Friday, December 25, 2009

A Few Examples of What Actually Happens Over Christmas

Day 121

Today I watched my brother vacuum his car. Merry friggin Christmas. This was one of the most exciting events that have occurred over the past two (Christmas) days, here are a few others:

We went to go visit my grandmother today. My mother gave her a cranberry-colored sweatsuit and she cried tears of happiness while in the other room another resident was making all sorts of racket. I spent most of the visit trying to discern whether he was moaning, puking, crying, or yelling. I guess I'll never know.

Yesterday we had tacos for Christmas dinner. While we were consuming these tacos my brother accused my father of being a racist. My dad said he didn't like "shit for people." This is his term to describe all different sorts of ethnic minorities and white people who make meth. I kind of wish I would've pointed out that the taco he loved so much was a food from another culture.

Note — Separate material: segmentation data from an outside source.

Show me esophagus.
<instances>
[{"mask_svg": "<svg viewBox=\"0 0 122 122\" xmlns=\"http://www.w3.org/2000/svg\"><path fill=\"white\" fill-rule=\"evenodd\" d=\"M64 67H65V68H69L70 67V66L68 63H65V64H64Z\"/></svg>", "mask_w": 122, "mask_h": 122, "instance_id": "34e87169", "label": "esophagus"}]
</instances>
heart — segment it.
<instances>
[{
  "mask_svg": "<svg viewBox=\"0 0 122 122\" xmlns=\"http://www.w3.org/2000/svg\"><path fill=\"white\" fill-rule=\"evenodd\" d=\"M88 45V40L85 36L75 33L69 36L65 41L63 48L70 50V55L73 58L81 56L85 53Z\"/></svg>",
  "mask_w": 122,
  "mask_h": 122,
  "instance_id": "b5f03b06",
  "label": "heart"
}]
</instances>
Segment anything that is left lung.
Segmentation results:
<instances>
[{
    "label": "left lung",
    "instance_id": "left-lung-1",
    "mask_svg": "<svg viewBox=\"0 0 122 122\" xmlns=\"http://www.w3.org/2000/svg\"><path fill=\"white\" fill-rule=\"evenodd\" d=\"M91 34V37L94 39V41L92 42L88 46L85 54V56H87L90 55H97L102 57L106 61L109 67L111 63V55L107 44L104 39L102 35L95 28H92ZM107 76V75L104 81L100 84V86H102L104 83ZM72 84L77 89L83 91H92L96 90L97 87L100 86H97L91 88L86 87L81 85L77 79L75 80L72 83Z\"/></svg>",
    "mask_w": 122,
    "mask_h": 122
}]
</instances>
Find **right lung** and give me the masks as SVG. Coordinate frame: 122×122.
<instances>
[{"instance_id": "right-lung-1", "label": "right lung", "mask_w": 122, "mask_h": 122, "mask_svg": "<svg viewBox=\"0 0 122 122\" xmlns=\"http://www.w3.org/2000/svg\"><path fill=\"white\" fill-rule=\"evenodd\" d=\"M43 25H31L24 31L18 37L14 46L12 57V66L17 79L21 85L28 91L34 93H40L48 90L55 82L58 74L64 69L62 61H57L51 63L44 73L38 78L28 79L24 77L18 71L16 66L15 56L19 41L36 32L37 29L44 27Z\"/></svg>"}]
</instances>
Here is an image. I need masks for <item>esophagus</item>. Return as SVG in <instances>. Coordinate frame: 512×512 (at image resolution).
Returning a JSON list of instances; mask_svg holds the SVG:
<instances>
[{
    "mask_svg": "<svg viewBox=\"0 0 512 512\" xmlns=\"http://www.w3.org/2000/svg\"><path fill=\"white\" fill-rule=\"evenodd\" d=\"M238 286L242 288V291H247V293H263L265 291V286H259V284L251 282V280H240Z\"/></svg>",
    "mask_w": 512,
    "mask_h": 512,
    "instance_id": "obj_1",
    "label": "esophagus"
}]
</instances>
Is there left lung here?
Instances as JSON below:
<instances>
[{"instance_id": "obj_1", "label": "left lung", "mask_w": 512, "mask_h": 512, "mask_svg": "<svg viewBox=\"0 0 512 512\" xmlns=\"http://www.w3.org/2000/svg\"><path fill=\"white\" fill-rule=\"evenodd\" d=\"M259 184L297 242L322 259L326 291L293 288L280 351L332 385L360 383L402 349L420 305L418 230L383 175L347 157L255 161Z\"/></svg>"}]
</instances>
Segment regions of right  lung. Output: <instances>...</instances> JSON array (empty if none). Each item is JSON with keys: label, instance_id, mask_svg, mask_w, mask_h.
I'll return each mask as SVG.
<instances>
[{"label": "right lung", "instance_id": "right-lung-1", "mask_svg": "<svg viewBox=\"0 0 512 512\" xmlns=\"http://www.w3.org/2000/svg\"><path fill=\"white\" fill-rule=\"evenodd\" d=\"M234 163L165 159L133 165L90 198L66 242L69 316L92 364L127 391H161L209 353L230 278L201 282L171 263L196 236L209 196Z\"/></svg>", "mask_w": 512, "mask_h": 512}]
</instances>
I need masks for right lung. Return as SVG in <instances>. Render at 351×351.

Also yesterday I watched the movie, 13 Going on 30 which stars Jennifer Garner. It was an alright film (confession: I am a sucker for Romantic Comedies) except that it starred Jennifer Garner. I can't watch a film with her in it without spending the entire 112 minutes wondering what she eats, when she eats, and when and how she works out. Maybe I'll hold a telethon in her honor: Let's Buy Jenny G a Double Cheeseburger and Fries. Maybe if that succeeds we could move on to feed others like Kiera Knightly.

Tonight I watched the Charlie Brown Christmas movie. I love how it starts out: Charlie moping around saying that he is sooo depressed. I love how Lucy uses the word, "Incidentally." I love that when Linus is asked what he is gonna do with his blanket when he grows up he says, "Maybe I'll turn it into a sportcoat." I love how when Charlie Brown is super depressed to the point of maybe being suicidal nobody listens to him and calls him a "Blockhead.". But most of all I love that when I was a little kid I didn't understand any of this.

Tonight the weatherman wore a holiday sweater-vest over a holiday turtleneck. It was exciting.

I almost forgot, tonight when my mother was about to open a present from my father he said, "I bet you can't guess what it is. You'll never guess." She smiled and I rattled off, "I bet it's suet cakes for the birds." Guess what it was... I should walk on over to the nearest psychic studio and tell them I have the gift just like my friend did a few years ago, except I would be saying it for real. Hey, if they were so psychic why didn't they know my friend was coming and booby trap the door with a bucket of water? Maybe they don't have abilities like my suet premonitions.

I finished reading a huge book this evening only to have the last few pages be a dream. Not the Alice in Wonderland sort where the entire story was a dream, but still. I get enough of people recounting their dreams. The past month or so has been the "Recount my Dream on Facebook" chain reaction month. It's almost gotten to the point where I only check my account twice a day instead of ten times. I wonder if I could possibly dream that everyone on facebook who writes their dreams down as their status updates would get warts and boils...and then write it on my wall and then have it come true.

Wait, my mother just said, "Go away, I hate you," to me. That may be the most exciting thing that happened all Christmas, but it's hard to beat watching your brother vacuum his car.